STATED TASK: Rewrite the entries from the line containing "As evidenced by" through the end of the entries, changing "door" to "doorway" and keeping everything else the same.
────────────────────
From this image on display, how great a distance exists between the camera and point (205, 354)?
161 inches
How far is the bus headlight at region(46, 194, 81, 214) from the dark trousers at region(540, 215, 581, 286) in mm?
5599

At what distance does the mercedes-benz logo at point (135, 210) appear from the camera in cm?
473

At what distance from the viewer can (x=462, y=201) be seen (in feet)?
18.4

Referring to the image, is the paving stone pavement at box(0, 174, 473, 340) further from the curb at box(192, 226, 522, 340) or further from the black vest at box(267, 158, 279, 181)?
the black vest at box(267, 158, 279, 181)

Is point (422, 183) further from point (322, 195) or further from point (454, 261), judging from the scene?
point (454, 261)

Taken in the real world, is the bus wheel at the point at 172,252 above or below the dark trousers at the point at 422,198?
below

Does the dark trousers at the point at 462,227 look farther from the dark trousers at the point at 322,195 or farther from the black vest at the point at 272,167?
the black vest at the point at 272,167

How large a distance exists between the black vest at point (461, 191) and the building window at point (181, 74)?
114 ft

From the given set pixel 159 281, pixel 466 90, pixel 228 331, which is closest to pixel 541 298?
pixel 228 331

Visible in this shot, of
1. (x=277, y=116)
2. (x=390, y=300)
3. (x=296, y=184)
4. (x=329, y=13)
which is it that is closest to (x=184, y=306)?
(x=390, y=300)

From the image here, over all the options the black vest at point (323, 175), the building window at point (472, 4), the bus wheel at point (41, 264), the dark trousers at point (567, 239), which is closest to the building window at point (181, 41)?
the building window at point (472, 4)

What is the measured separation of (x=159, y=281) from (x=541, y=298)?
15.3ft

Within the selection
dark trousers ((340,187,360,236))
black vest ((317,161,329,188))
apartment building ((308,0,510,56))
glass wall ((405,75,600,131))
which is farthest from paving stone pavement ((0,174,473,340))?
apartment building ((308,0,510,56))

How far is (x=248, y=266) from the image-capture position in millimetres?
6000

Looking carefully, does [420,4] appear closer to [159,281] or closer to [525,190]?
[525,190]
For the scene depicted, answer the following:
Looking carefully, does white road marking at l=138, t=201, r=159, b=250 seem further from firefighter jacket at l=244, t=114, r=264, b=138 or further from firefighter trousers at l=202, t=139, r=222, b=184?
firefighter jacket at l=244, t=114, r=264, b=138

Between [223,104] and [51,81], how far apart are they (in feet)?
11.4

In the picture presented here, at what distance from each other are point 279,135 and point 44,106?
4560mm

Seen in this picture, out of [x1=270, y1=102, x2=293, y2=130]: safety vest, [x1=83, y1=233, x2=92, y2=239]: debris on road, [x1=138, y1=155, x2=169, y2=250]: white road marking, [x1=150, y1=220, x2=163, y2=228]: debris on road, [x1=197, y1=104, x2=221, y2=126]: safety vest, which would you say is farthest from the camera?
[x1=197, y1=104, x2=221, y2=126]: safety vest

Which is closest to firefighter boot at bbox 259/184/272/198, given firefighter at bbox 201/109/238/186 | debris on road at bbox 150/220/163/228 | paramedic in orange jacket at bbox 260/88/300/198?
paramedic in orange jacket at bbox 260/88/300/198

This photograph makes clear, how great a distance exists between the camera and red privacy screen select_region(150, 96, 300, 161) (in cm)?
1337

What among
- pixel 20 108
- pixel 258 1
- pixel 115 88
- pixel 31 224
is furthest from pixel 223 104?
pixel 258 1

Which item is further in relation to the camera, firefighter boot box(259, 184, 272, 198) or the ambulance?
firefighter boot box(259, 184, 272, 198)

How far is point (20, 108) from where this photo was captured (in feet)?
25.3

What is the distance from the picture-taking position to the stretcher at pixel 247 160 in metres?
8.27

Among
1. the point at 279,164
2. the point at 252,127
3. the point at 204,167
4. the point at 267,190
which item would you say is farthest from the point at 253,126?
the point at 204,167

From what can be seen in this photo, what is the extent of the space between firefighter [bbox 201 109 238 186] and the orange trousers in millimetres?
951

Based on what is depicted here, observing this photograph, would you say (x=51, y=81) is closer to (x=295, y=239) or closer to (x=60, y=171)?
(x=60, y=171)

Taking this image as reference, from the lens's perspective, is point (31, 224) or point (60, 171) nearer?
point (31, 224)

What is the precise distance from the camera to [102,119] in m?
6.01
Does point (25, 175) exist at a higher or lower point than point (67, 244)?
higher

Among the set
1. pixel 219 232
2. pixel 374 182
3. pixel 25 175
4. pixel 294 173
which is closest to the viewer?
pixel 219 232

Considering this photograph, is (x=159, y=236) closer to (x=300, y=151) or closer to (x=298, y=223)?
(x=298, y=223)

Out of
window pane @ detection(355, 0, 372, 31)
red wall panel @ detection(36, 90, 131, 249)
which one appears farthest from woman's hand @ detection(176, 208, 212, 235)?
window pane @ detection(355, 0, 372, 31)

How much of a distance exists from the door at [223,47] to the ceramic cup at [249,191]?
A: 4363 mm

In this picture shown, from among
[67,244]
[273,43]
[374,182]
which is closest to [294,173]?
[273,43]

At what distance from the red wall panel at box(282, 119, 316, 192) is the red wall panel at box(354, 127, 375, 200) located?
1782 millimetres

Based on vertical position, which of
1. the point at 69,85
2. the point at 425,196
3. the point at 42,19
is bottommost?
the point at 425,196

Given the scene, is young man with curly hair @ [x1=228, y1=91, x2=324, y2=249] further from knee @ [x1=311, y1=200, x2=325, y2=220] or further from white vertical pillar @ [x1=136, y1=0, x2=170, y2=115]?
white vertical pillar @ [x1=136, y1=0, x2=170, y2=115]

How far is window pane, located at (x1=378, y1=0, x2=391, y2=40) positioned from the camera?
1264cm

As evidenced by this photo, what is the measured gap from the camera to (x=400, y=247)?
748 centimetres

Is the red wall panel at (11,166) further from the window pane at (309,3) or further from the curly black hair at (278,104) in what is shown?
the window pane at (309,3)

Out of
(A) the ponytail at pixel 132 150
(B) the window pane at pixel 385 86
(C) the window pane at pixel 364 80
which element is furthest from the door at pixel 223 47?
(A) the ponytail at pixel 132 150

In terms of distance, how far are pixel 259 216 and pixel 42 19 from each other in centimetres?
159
────────────────────
EXERCISE RESULT:
As evidenced by this photo, what is the measured gap from the camera to (x=400, y=247)?
748 centimetres

Is the red wall panel at (11,166) further from the window pane at (309,3) or further from the curly black hair at (278,104) in what is shown?
the window pane at (309,3)

Out of
(A) the ponytail at pixel 132 150
(B) the window pane at pixel 385 86
(C) the window pane at pixel 364 80
which element is furthest from the doorway at pixel 223 47?
(A) the ponytail at pixel 132 150

In terms of distance, how far are pixel 259 216 and pixel 42 19 from each other in centimetres?
159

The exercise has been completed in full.